Work order:
Where the word "southernterritory" appears in a line below, copy the whole line.

Data extracts:
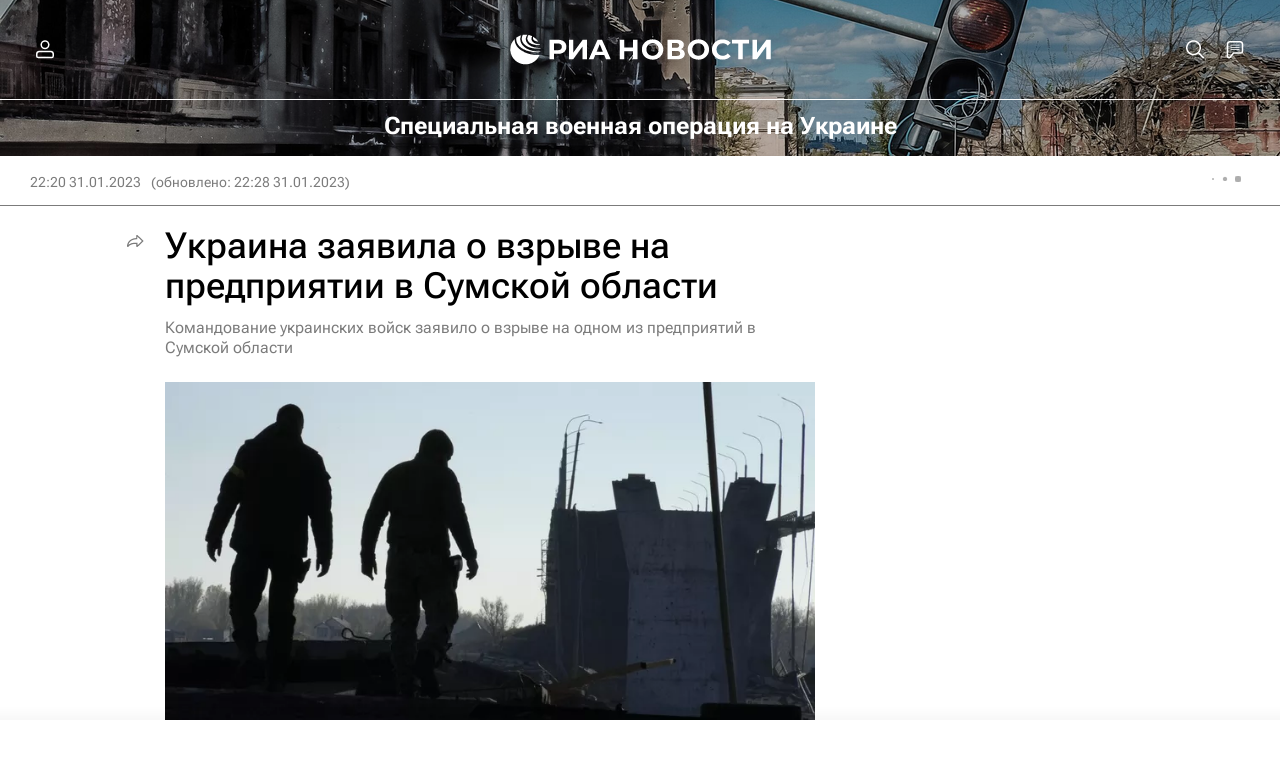

--- FILE ---
content_type: text/html
request_url: https://tns-counter.ru/nc01a**R%3Eundefined*rian_ru/ru/UTF-8/tmsec=rian_ru/73398999***
body_size: -71
content:
0E2170306977D07DX1769459837:0E2170306977D07DX1769459837

--- FILE ---
content_type: application/javascript
request_url: https://cdnn21.img.ria.ru/min/js/libs/ria.victorina.js?9d69383c0
body_size: 2082
content:
var $jscomp={scope:{},findInternal:function(b,e,d){b instanceof String&&(b=String(b));for(var h=b.length,g=0;g<h;g++){var c=b[g];if(e.call(d,c,g,b))return{i:g,v:c}}return{i:-1,v:void 0}}};$jscomp.defineProperty="function"==typeof Object.defineProperties?Object.defineProperty:function(b,e,d){if(d.get||d.set)throw new TypeError("ES3 does not support getters and setters.");b!=Array.prototype&&b!=Object.prototype&&(b[e]=d.value)};
$jscomp.getGlobal=function(b){return"undefined"!=typeof window&&window===b?b:"undefined"!=typeof global&&null!=global?global:b};$jscomp.global=$jscomp.getGlobal(this);$jscomp.polyfill=function(b,e,d,h){if(e){d=$jscomp.global;b=b.split(".");for(h=0;h<b.length-1;h++){var g=b[h];g in d||(d[g]={});d=d[g]}b=b[b.length-1];h=d[b];e=e(h);e!=h&&null!=e&&$jscomp.defineProperty(d,b,{configurable:!0,writable:!0,value:e})}};
$jscomp.polyfill("Array.prototype.find",function(b){return b?b:function(b,d){return $jscomp.findInternal(this,b,d).v}},"es6-impl","es3");
(function(b,e,d,h){var g=function(c,a){var f="";-1!=e.location.pathname.indexOf("editorial_preview")&&(f="?preview=1");f={actions:{getlast:"/services/victorins/get-last-question/"+f,addanswer:"/services/victorins/add-answer/"+f,getresults:"/services/victorins/get-results/"+f,reset:"/services/victorins/reset/"+f}};this.el=b(c);this.container=this.el.find(".victorina__content");this.question=this.container.find(".victorina__question:last");this.blitztimer=null;this.defOptions=f;this.userOptions=a;this.options=
b.extend(!0,{},f,a);this.init()};g.prototype={init:function(){var c=this;c.article_id=c.el.data("article-id");c.victorina_id=c.el.data("victorina-id");c.el.find(".victorina__cover").length||c.resetVictorina(!1);c.el.on("click",".victorina__submit button",function(){b(this).attr("disabled","disabled");if(b(this).parent().hasClass("m-victorina-next"))c.nextQuestion(!0);else if(b(this).parent().hasClass("m-victorina-reset"))c.container.empty(),c.resetVictorina(!0);else if(b(this).parent().hasClass("m-victorina-start"))c.resetVictorina(!0);
else{var a=c.question.find("form").serializeArray();c.addAnswer(a);1558881923==c.article_id&&dataLayer.push({event:"quiz",gaEventLabel:c.question.data("num"),gaEventAction:"\u041e\u0442\u0432\u0435\u0442\u0438\u0442\u044c"})}});if(1558881923==c.article_id)c.el.on("click",".victorina__submit a",function(){dataLayer.push({event:"quiz",gaEventLabel:"\u0420\u0435\u0437\u0443\u043b\u044c\u0442\u0430\u0442\u044b \u0432\u0438\u043a\u0442\u043e\u0440\u0438\u043d\u044b",gaEventAction:"\u0423\u0437\u043d\u0430\u0442\u044c \u0431\u043e\u043b\u044c\u0448\u0435"})})},
nextQuestion:function(c){var a=this;a.question.off("click",".victorina__answer");b.ajax({url:a.options.actions.getlast,data:{article_id:a.article_id,victorina_id:a.victorina_id,last_question_id:a.question_id,last_question_num:a.question_num},dataType:"html",type:"POST"}).done(function(f){b(f).hasClass("victorina__result")?a.getResults():(a.container.append(f),a.question=a.container.find(".victorina__question:last"),a.initQuestion(c))})},addAnswer:function(c){var a=this;c.push({name:"victorina_id",
value:a.victorina_id});c.push({name:"article_id",value:a.article_id});c.push({name:"vic_question_id",value:a.question_id});b.ajax({url:a.options.actions.addanswer,data:c,dataType:"json",type:"POST"}).done(function(b){a.showResult(b)})},getResults:function(){var c=this,a={victorina_id:c.victorina_id};"undefined"!==typeof c.article_id&&(a.article_id=c.article_id);clearInterval(c.blitztimer);b.ajax({url:c.options.actions.getresults,data:a,dataType:"html",type:"POST",success:function(a){a=c.container.append(a);
riaShare.initFullList(a.find(".victorina__share .share"));b("html, body").animate({scrollTop:c.container.find(".victorina__step:last").offset().top-55},300)}})},showResult:function(c){var a=this.question.find(".victorina__question-title");a.html(c.answer);"undefined"!==typeof c.incorrect?a.addClass("m-victorina-false"):a.addClass("m-victorina-true");this.question.find(".victorina__answers").addClass("m-victorina-answers-results");this.question.find(".victorina__answer").each(function(){b(this).find("input").attr("disabled",
"disabled");"undefined"!==typeof c["right_"+b(this).data("id")]?(b(this).addClass("m-victorina-true"),b(this).append('<div class="victorina__answer-annotation">'+c["right_"+b(this).data("id")]+"</div>")):"undefined"!==typeof c["user_"+b(this).data("id")]&&(b(this).addClass("m-victorina-false"),b(this).append('<div class="victorina__answer-annotation">'+c["user_"+b(this).data("id")]+"</div>"))});this.question.find(".victorina__submit").addClass("m-victorina-next").find("button").removeAttr("disabled").focus()},
resetVictorina:function(c){var a=this;b.ajax({url:a.options.actions.reset,type:"POST",data:{victorina_id:a.victorina_id}}).done(function(){delete a.question_id;delete a.question_num;a.el.find(".victorina__question").length?(a.question=a.container.find(".victorina__question:last"),a.initQuestion(c)):a.nextQuestion(c)})},initQuestion:function(c){var a=this;a.question_id=a.question.data("id");a.question_num=a.question.data("num");a.question.on("click",".victorina__answer",function(){a.question.find(".victorina__answer-input input:checked").length?
a.question.find("button").removeAttr("disabled"):a.question.find("button").attr("disabled","disabled")});if(a.container.attr("data-first-question")){var f=(""+a.container.attr("data-first-question")).split(",");a.container.removeAttr("data-first-question");for(var d=0;d<f.length;d++)a.question.find('.victorina__answer-input input[value="'+f[d]+'"]').attr("checked","checked");f=a.question.find("form").serializeArray();a.addAnswer(f)}0<a.el.data("blitz-time")&&a.initBlitz();c&&b("html, body").animate({scrollTop:a.container.find(".victorina__step:last").offset().top-
55},300);1558881923==a.article_id&&dataLayer.push({event:"quiz",gaEventLabel:a.question.data("num"),gaEventAction:"\u041e\u0442\u043a\u0440\u044b\u0442\u0438\u0435 \u0432\u043e\u043f\u0440\u043e\u0441\u0430"})},initBlitz:function(b){var a=this;a.question.find(".victorina__progress").append('<div class="victorina__progress-timer"></div>');if(1==a.container.find(".victorina__question").length){var c=a.el.data("blitz-time"),d,e;a.blitztimer=setInterval(function(){d=parseInt(c/60,10);e=parseInt(c%60,
10);d=10>d?"0"+d:d;e=10>e?"0"+e:e;a.container.find(".victorina__progress-timer").text(d+":"+e);0>--c&&(a.question.off("click",".victorina__answer"),a.question.find(".victorina__submit button").attr("disabled","disabled"),a.getResults())},1E3)}}};b.fn.riaVictorina=function(c){return this.each(function(){b.data(this,"riaVictorina")||b.data(this,"riaVictorina",new g(this,c))})}})(jQuery,window,document);
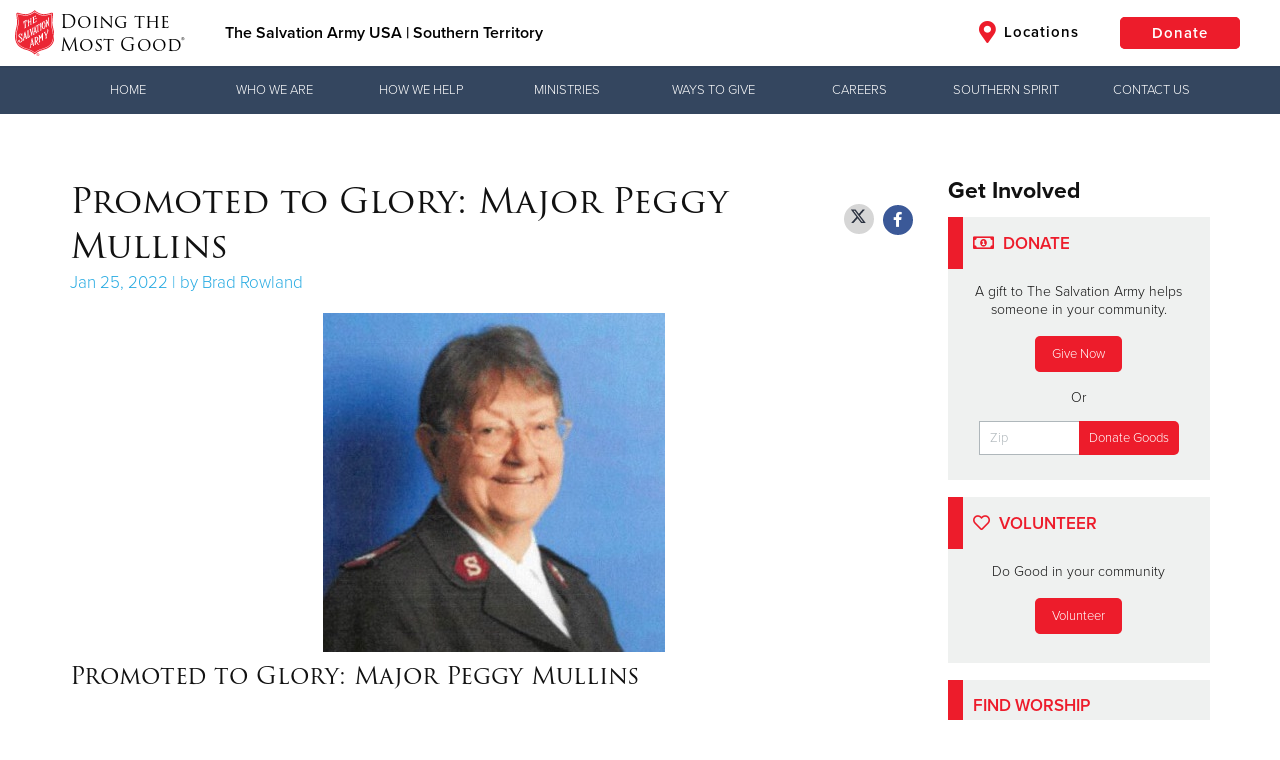

--- FILE ---
content_type: application/javascript
request_url: https://tags.tiqcdn.com/utag/salvationarmy/sal-southernterritory/prod/utag.127.js?utv=ut4.44.202209081836
body_size: 1386
content:
//tealium universal tag - utag.127 ut4.0.202507091922, Copyright 2025 Tealium.com Inc. All Rights Reserved.
try{(function(id,loader){var u={"id":id};utag.o[loader].sender[id]=u;if(utag.ut===undefined){utag.ut={};}
var match=/ut\d\.(\d*)\..*/.exec(utag.cfg.v);if(utag.ut.loader===undefined||!match||parseInt(match[1])<41){u.loader=function(o,a,b,c,l,m){utag.DB(o);a=document;if(o.type=="iframe"){m=a.getElementById(o.id);if(m&&m.tagName=="IFRAME"){b=m;}else{b=a.createElement("iframe");}o.attrs=o.attrs||{};utag.ut.merge(o.attrs,{"height":"1","width":"1","style":"display:none"},0);}else if(o.type=="img"){utag.DB("Attach img: "+o.src);b=new Image();}else{b=a.createElement("script");b.language="javascript";b.type="text/javascript";b.async=1;b.charset="utf-8";}if(o.id){b.id=o.id;}for(l in utag.loader.GV(o.attrs)){b.setAttribute(l,o.attrs[l]);}b.setAttribute("src",o.src);if(typeof o.cb=="function"){if(b.addEventListener){b.addEventListener("load",function(){o.cb();},false);}else{b.onreadystatechange=function(){if(this.readyState=="complete"||this.readyState=="loaded"){this.onreadystatechange=null;o.cb();}};}}if(o.type!="img"&&!m){l=o.loc||"head";c=a.getElementsByTagName(l)[0];if(c){utag.DB("Attach to "+l+": "+o.src);if(l=="script"){c.parentNode.insertBefore(b,c);}else{c.appendChild(b);}}}};}else{u.loader=utag.ut.loader;}
if(utag.ut.typeOf===undefined){u.typeOf=function(e){return({}).toString.call(e).match(/\s([a-zA-Z]+)/)[1].toLowerCase();};}else{u.typeOf=utag.ut.typeOf;}
u.ev={"view":1,"link":1};u.map={"_sm_127_1":"type"};u.extend=[function(a,b){try{b['_sm_127_1']="visit";}catch(e){utag.DB(e);}}];u.send=function(a,b){if(u.ev[a]||u.ev.all!==undefined){utag.DB("send:127");utag.DB(b);var c,d,e,f,h,key,custom_data_pairs;u.data={"base_url":"//pt.ispot.tv/v2/##utag_site_id##.gif?","site_id":"TC-5193-1","app":"web","uid":"","cid":"","type":"","url":"","datetime":"","ip":"","os":"","device":"","language":"","custom":{}};for(c=0;c<u.extend.length;c++){try{d=u.extend[c](a,b);if(d==false)return}catch(e){}};utag.DB("send:127:EXTENSIONS");utag.DB(b);c=[];for(d in utag.loader.GV(u.map)){if(b[d]!==undefined&&b[d]!==""){e=u.map[d].split(",");for(f=0;f<e.length;f++){if(u.data.hasOwnProperty(e[f])){u.data[e[f]]=b[d];}else{u.data.custom[e[f]]=b[d];}}}else{h=d.split(":");if(h.length===3&&b[h[0]]===h[1]){if(u.map[d]){u.data.type=u.map[d];}}}}
utag.DB("send:127:MAPPINGS");utag.DB(u.data);u.data.uid=u.data.uid||b._ccustid||"";if(u.data.uid){c.push("uid="+u.data.uid);}
if(u.data.app_type){c.push("app="+u.data.app_type);}else{c.push("app=web");}
if(u.data.cid){c.push("cid="+u.data.cid);}
if(u.data.type){c.push("type="+u.data.type);}else{c.push("type=visit");}
if(u.data.url){c.push("url="+encodeURIComponent(u.data.url));}
if(u.data.ip){c.push("ip="+u.data.ip);}
if(u.data.datetime){c.push("datetime="+encodeURIComponent(u.data.datetime));}
if(u.data.os){c.push("os="+u.data.os);}
if(u.data.device){c.push("device="+u.data.device);}
if(u.data.language){c.push("language="+u.data.language);}
custom_data_pairs=[];for(key in u.data.custom){if(u.data.custom.hasOwnProperty(key)&&u.data.custom[key]){custom_data_pairs.push(key+"="+u.data.custom[key]);}}
if(custom_data_pairs.length>0){c.push("customdata="+encodeURIComponent("{"+custom_data_pairs.join(",")+"}"));}
if(!u.data.site_id){utag.DB(u.id+": Tag not fired: Required attribute site_id not populated");return;}
u.data.base_url=u.data.base_url.replace("##utag_site_id##",u.data.site_id);u.loader({"type":"img","src":u.data.base_url+c.join("&")});utag.DB("send:127:COMPLETE");}};utag.o[loader].loader.LOAD(id);}("127","salvationarmy.sal-southernterritory"));}catch(error){utag.DB(error);}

Task answer:
request_url: https://tags.tiqcdn.com/utag/salvationarmy/sal-southernterritory/prod/utag.127.js?utv=ut4.44.202209081836
u.data.base_url=u.data.base_url.replace("##utag_site_id##",u.data.site_id);u.loader({"type":"img","src":u.data.base_url+c.join("&")});utag.DB("send:127:COMPLETE");}};utag.o[loader].loader.LOAD(id);}("127","salvationarmy.sal-southernterritory"));}catch(error){utag.DB(error);}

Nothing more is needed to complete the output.